STATED TASK
Find each line of the listing below that contains the word "pixel" and copy those lines.

RECORDS TO USE
◆ ◆ ◆ ◆ ◆

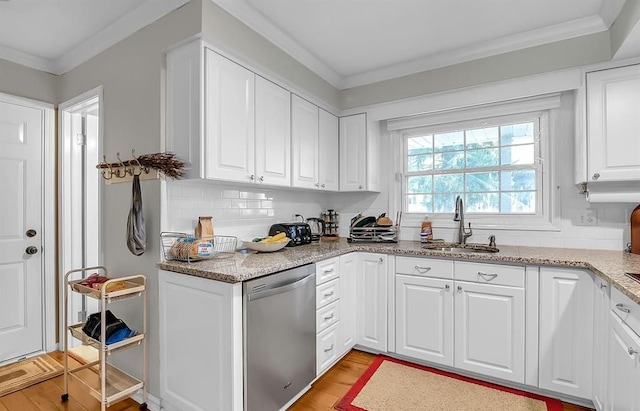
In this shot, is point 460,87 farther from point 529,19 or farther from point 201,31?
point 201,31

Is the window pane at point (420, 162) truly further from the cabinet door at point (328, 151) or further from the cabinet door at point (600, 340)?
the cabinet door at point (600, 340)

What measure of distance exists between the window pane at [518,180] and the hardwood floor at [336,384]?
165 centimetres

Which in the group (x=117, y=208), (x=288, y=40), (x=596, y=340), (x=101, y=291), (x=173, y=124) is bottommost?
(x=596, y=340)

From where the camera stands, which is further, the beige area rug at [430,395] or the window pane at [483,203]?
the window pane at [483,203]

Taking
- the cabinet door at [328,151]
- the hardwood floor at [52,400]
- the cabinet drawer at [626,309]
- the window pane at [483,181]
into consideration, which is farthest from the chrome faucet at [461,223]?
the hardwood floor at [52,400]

◆ ◆ ◆ ◆ ◆

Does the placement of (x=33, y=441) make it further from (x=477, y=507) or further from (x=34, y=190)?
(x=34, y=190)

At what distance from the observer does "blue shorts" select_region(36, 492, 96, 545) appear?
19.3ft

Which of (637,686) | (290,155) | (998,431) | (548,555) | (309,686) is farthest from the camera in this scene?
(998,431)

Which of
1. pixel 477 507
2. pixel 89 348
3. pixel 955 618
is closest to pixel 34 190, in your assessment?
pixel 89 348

◆ ◆ ◆ ◆ ◆

RESPONSE TO THE TASK
1. pixel 477 507
2. pixel 89 348
3. pixel 955 618
is closest to pixel 34 190, in your assessment?
pixel 89 348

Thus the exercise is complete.